Source passage »
— BEGIN —
Enable the iOS Invert Colors Shortcut and Save Your Eyes from a Bright iPhone Screen

A bright iPhone or iPad screen in a dark room can be a painful experience. Features like auto-brightness can help, but there’s nothing quite as jarring as waking up to check an important email in the middle of the night and being greeted by a bright white screen. iOS users who want to tone things down can use one of Apple’s accessibility features called “invert colors” which, you guessed it, inverts the display’s colors to provide better contrast for those who need it.

By default, the iOS invert colors option is all or nothing. You have to navigate deep into the iOS settings menu to find and enable it and, while it can make viewing your iPhone screen in the dark much more pleasant, those without special vision requirements won’t want to leave it enabled all the time. Wouldn’t it therefore be nice if you could quickly enable the iOS invert colors setting when you need it, but then just as quickly disable it when you’re done? It sure would, and that’s why Apple provides just such a workflow via “Accessibility Shortcuts.” Here’s how to set one up to invert colors on your iPhone or iPad screen.

Grab your iPhone, iPad, or iPod touch and head to Settings > General > Accessibility and scroll all the way down to the bottom of the list. There, you’ll see an option labeled Accessibility Shortcut. Tap on it to open the list and you’ll find six iOS accessibility features that Apple allows a user to set as a shortcut. For our purposes, choose Invert Colors. Once your shortcut is selected, you can enable or disable it at any time by triple-clicking the home button. Note that there’s a difference between a click and a tap. A tap is merely making contact with the home button using your finger or thumb, but without enough force to depress the button. An example of triggering an action with a home button tap is the new Reachability feature for the iPhone 6 and iPhone 6 Plus. A click, on the other hand, is pressing with enough force to depress the home button.
— END —
To-do list »
A) From the invert colors article, list in order each menu or option a user picks to set up the invert colors shortcut.
B) Transcribe the part of the invert colors article starting at "By default, the" and ending at "or iPad screen.".

Record list »
— BEGIN —
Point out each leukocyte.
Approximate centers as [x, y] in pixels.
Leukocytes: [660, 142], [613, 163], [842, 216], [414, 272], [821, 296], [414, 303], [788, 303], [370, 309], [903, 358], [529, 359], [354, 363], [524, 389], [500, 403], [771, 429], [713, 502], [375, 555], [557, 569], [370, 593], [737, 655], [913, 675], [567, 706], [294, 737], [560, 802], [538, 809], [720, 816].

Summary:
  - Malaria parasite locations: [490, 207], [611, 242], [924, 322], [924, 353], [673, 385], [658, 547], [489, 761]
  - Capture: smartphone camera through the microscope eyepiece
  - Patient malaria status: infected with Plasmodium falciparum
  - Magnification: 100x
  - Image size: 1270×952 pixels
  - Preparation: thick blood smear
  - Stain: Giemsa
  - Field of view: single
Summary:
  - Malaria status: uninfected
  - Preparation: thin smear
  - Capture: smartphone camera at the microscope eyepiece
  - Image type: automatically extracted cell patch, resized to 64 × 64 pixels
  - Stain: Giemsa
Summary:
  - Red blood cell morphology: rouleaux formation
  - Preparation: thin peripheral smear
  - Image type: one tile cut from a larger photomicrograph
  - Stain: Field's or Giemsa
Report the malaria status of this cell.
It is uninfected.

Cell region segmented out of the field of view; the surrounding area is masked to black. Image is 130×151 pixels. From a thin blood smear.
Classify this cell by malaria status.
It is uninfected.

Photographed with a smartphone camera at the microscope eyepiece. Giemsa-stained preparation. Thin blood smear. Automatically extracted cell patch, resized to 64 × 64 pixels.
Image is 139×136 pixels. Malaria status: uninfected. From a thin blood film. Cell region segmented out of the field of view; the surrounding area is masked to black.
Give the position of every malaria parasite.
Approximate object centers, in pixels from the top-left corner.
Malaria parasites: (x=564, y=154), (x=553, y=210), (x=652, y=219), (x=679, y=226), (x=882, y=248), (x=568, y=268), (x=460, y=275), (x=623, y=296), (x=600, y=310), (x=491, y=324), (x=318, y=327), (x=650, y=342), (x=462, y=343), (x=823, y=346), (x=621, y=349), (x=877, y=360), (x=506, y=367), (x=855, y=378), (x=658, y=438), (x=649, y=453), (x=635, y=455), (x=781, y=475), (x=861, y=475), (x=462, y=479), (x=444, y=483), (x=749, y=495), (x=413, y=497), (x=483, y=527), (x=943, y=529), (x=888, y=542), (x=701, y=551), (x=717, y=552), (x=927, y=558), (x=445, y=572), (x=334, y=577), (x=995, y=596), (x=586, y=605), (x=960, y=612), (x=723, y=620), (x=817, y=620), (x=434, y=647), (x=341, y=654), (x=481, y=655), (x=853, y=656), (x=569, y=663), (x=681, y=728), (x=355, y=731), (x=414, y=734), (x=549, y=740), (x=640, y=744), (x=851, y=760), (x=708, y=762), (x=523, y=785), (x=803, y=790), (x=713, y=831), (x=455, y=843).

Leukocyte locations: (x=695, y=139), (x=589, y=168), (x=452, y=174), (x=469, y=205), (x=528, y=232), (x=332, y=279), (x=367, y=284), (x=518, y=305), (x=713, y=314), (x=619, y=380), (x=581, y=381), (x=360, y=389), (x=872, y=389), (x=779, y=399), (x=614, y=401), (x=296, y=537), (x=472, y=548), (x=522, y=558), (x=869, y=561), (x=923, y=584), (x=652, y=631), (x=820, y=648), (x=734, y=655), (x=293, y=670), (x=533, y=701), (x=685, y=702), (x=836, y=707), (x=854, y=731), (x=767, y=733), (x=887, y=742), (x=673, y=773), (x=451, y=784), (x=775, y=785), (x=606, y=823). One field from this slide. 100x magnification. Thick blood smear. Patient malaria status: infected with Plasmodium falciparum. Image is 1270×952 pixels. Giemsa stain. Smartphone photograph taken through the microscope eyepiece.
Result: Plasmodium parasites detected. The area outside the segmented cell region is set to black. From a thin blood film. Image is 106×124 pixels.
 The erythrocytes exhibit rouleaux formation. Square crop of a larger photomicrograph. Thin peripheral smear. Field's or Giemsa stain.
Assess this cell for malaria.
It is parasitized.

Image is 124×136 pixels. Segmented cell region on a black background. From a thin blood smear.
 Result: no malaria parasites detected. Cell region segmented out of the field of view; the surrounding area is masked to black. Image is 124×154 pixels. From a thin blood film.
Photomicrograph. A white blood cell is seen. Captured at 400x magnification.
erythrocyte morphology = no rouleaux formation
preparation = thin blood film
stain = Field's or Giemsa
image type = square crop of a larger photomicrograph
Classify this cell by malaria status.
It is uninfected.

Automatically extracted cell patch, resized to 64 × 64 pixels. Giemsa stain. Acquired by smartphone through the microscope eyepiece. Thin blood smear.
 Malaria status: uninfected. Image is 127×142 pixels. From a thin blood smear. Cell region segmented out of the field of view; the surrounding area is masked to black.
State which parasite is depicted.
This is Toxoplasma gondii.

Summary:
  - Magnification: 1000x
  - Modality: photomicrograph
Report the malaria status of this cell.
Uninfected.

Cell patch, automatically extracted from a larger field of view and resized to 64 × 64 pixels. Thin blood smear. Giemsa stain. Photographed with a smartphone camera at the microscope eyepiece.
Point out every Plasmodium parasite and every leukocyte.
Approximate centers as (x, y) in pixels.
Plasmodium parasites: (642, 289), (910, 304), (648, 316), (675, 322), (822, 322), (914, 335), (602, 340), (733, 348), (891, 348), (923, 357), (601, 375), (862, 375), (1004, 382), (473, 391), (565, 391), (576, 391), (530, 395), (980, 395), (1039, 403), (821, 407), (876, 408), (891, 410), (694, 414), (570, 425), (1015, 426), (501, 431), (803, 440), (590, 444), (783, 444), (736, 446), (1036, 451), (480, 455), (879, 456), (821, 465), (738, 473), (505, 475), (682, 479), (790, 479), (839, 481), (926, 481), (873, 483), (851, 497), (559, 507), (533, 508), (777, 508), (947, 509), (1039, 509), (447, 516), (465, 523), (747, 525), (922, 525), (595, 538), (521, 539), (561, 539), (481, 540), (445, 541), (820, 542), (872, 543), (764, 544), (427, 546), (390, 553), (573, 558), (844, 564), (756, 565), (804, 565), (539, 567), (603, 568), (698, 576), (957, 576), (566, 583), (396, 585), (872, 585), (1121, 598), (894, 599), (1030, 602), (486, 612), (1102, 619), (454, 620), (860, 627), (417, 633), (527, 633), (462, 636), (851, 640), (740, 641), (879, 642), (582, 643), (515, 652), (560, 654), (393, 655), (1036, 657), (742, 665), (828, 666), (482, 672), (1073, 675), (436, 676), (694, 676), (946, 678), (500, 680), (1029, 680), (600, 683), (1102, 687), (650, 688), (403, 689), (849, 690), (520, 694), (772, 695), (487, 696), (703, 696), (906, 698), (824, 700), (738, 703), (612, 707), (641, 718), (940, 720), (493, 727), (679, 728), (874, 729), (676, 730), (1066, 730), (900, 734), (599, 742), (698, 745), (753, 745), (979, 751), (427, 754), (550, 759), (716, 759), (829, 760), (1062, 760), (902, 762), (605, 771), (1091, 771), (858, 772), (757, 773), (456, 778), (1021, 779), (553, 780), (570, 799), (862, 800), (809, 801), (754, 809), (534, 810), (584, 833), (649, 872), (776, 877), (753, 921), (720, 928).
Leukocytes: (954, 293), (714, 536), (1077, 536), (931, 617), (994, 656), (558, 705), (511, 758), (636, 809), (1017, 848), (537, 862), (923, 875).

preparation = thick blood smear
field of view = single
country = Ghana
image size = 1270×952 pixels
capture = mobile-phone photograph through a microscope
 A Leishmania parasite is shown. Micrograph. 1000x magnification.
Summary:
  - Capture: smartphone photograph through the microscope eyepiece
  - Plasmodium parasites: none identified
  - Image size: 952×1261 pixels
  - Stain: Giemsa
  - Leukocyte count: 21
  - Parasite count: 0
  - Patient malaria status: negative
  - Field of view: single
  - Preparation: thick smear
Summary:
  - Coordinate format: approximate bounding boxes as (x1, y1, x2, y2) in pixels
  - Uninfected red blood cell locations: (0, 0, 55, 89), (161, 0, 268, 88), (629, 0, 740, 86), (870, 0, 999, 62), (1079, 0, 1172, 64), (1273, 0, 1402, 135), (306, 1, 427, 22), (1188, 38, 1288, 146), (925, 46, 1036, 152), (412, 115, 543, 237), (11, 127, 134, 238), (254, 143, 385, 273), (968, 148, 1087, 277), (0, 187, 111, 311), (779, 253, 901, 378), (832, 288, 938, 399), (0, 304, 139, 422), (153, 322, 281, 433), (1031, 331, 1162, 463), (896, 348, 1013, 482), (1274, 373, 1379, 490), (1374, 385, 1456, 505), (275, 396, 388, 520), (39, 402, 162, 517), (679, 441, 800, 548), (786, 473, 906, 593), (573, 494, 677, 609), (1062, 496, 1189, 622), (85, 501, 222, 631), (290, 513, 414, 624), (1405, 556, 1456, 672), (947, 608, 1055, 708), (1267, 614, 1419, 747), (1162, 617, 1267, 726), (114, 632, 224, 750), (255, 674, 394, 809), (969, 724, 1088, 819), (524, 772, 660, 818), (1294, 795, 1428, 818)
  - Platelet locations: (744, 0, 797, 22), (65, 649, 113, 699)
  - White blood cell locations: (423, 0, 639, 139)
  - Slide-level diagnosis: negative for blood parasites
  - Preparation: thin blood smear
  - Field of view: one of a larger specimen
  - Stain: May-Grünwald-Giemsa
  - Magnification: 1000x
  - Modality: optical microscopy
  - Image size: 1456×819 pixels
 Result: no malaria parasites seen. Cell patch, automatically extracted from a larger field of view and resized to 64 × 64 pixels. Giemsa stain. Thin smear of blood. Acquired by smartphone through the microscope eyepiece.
— END —
Answers to each task »
A)
1. Settings
2. General
3. Accessibility
4. Accessibility Shortcut
5. Invert Colors

B)
By default, the iOS invert colors option is all or nothing. You have to navigate deep into the iOS settings menu to find and enable it and, while it can make viewing your iPhone screen in the dark much more pleasant, those without special vision requirements won’t want to leave it enabled all the time. Wouldn’t it therefore be nice if you could quickly enable the iOS invert colors setting when you need it, but then just as quickly disable it when you’re done? It sure would, and that’s why Apple provides just such a workflow via “Accessibility Shortcuts.” Here’s how to set one up to invert colors on your iPhone or iPad screen.